> **Aim of the task**
All lines from the one with "and the utility" to the end need to be copied exactly, with nothing before them.
##############################
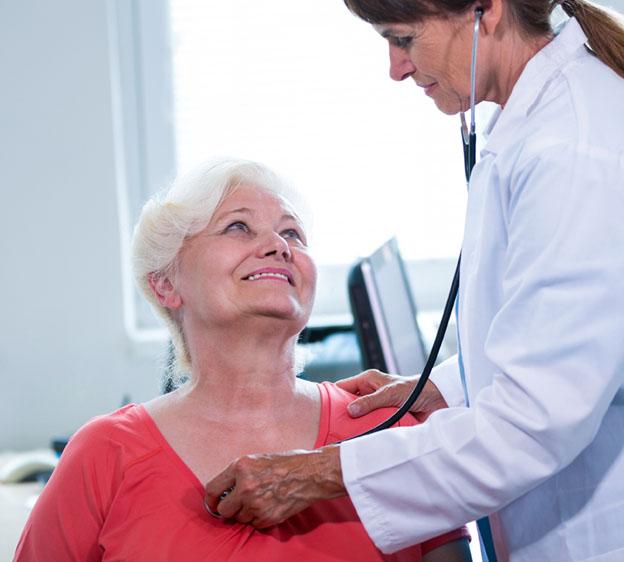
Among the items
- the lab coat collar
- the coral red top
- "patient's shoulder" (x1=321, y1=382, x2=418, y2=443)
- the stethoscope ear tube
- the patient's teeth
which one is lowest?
the coral red top

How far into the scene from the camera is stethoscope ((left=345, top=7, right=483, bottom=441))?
4.16ft

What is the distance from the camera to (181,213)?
1722mm

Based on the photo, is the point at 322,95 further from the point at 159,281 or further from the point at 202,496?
the point at 202,496

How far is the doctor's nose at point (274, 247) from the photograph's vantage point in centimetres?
169

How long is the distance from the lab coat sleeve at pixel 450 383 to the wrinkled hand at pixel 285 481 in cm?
39

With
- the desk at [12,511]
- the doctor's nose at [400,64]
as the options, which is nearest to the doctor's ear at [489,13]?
the doctor's nose at [400,64]

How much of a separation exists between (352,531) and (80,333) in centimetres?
218

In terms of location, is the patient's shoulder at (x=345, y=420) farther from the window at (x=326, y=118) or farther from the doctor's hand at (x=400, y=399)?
the window at (x=326, y=118)

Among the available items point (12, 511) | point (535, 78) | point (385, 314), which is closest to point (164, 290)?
point (385, 314)

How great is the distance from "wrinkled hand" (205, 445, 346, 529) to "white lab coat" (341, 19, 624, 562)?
0.09ft

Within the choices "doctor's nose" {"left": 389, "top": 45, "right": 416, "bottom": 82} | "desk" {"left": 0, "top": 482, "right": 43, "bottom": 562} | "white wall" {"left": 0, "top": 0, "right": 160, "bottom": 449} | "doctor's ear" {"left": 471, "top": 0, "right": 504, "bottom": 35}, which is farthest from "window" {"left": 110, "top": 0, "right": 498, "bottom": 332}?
"doctor's ear" {"left": 471, "top": 0, "right": 504, "bottom": 35}

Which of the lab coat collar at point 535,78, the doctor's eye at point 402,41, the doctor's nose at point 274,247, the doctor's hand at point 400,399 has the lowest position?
the doctor's hand at point 400,399

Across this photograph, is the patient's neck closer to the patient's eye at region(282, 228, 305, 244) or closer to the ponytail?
the patient's eye at region(282, 228, 305, 244)

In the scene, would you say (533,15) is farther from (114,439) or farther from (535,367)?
(114,439)
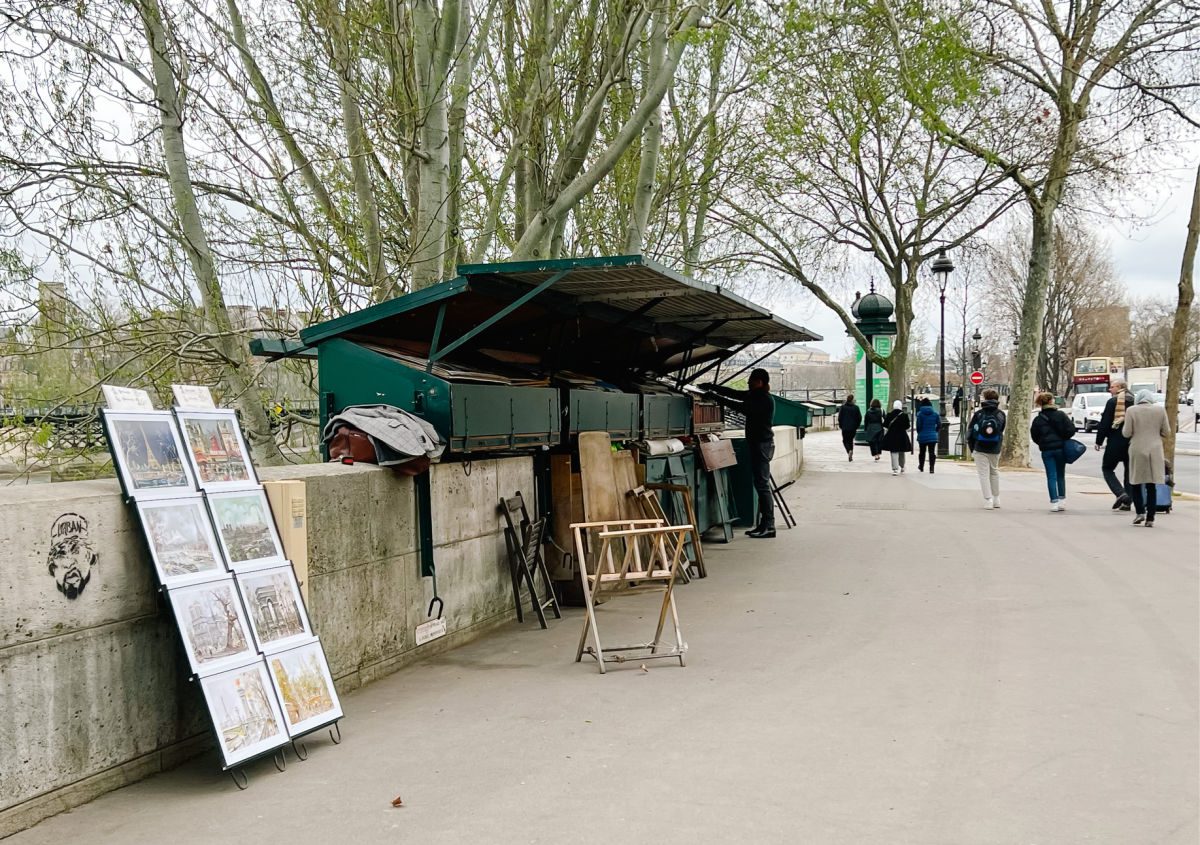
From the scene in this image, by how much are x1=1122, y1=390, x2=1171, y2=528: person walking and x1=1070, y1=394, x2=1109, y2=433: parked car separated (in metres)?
36.7

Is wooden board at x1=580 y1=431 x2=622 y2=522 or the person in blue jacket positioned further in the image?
the person in blue jacket

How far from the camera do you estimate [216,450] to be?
198 inches

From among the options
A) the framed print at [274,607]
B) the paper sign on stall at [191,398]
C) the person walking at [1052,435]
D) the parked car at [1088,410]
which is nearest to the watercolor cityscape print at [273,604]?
the framed print at [274,607]

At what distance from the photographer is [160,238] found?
1022 cm

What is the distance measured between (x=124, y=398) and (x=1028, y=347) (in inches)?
993

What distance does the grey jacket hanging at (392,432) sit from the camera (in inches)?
254

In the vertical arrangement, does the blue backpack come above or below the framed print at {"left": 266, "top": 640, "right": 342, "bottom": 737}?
above

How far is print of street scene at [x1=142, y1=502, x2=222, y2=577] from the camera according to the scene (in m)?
4.48

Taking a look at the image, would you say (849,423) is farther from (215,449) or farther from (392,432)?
(215,449)

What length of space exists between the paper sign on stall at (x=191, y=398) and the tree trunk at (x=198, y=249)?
4.36m

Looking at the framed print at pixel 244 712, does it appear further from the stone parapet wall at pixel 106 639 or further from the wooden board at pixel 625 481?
the wooden board at pixel 625 481

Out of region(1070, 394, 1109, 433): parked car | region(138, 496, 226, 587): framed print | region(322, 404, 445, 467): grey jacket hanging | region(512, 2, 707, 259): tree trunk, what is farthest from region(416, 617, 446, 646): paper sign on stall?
region(1070, 394, 1109, 433): parked car

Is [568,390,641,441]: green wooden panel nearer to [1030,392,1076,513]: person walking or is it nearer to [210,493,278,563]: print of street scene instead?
[210,493,278,563]: print of street scene

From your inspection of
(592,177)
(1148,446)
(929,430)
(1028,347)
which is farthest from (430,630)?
(1028,347)
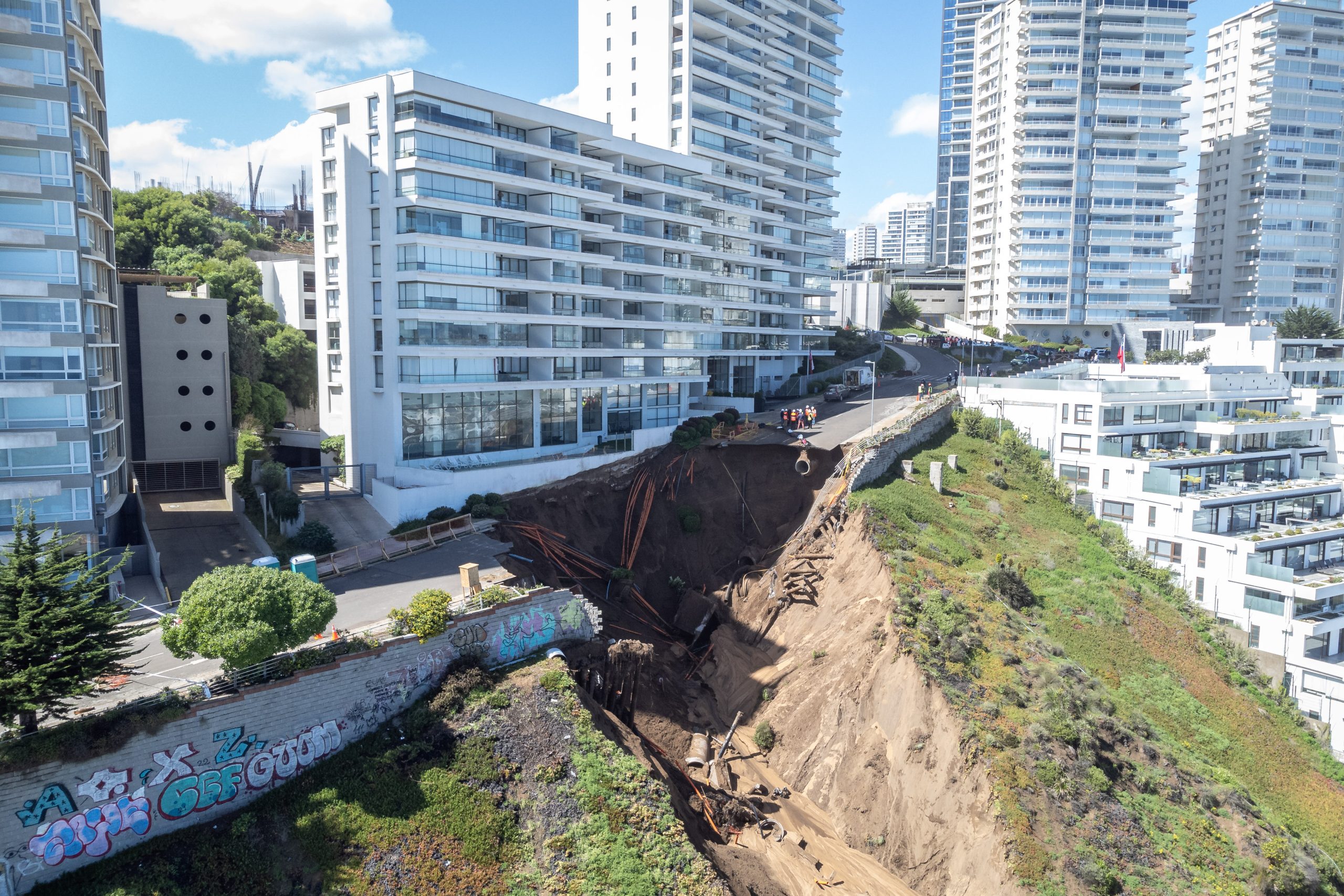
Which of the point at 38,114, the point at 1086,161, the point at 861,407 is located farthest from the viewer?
the point at 1086,161

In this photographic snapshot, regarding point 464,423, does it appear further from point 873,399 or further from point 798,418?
point 873,399

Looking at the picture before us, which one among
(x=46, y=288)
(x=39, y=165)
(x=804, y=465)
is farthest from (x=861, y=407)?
(x=39, y=165)

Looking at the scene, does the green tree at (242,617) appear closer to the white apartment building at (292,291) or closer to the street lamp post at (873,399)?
the white apartment building at (292,291)

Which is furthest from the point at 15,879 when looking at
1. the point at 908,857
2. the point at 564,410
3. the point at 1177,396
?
the point at 1177,396

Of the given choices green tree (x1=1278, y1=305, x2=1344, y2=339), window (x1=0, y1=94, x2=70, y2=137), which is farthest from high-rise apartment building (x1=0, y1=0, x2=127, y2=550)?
green tree (x1=1278, y1=305, x2=1344, y2=339)

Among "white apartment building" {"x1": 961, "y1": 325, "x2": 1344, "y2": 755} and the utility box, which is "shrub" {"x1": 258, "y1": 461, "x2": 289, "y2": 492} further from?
"white apartment building" {"x1": 961, "y1": 325, "x2": 1344, "y2": 755}

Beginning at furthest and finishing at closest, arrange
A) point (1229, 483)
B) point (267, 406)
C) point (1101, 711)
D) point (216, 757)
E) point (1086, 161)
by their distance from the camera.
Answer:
##############################
> **Written reply**
Among "white apartment building" {"x1": 961, "y1": 325, "x2": 1344, "y2": 755} and the utility box, which is "shrub" {"x1": 258, "y1": 461, "x2": 289, "y2": 492} further from?
"white apartment building" {"x1": 961, "y1": 325, "x2": 1344, "y2": 755}

Beginning at furthest and finishing at closest, arrange
A) point (1229, 483)
B) point (267, 406)
C) point (1101, 711)
D) point (216, 757)
E) point (1086, 161)
by their distance from the camera.
Answer:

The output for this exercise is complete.